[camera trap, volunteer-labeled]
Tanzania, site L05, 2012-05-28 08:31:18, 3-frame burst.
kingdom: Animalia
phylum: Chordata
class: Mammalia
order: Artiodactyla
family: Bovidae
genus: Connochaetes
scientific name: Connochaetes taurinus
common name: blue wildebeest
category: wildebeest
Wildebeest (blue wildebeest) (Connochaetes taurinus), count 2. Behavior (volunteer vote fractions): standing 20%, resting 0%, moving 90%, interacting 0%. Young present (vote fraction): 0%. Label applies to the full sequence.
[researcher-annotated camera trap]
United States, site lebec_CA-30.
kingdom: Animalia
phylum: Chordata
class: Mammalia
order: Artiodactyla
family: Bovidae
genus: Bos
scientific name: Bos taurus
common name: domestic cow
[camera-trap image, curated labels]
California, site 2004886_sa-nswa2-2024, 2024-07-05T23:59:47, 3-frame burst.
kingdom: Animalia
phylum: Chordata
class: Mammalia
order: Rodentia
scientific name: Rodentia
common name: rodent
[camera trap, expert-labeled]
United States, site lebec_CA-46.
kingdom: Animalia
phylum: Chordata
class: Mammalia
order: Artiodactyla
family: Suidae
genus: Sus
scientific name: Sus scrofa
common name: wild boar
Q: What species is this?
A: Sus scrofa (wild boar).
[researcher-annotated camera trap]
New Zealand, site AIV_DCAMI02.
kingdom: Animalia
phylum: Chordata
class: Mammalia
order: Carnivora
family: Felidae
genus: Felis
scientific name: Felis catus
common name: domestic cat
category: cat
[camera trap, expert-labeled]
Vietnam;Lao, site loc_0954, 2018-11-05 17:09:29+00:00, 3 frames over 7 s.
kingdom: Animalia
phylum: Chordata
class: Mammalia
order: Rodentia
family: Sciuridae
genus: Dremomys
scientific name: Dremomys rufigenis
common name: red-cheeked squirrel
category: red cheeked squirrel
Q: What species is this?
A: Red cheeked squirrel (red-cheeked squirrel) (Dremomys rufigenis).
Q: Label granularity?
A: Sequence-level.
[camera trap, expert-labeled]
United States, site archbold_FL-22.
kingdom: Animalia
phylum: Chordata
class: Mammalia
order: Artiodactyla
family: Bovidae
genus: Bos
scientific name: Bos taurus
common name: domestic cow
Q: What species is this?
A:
========
• Brief
Go through the listing above and find each line that contains "burst", then copy it.

• Task result
Tanzania, site L05, 2012-05-28 08:31:18, 3-frame burst.
California, site 2004886_sa-nswa2-2024, 2024-07-05T23:59:47, 3-frame burst.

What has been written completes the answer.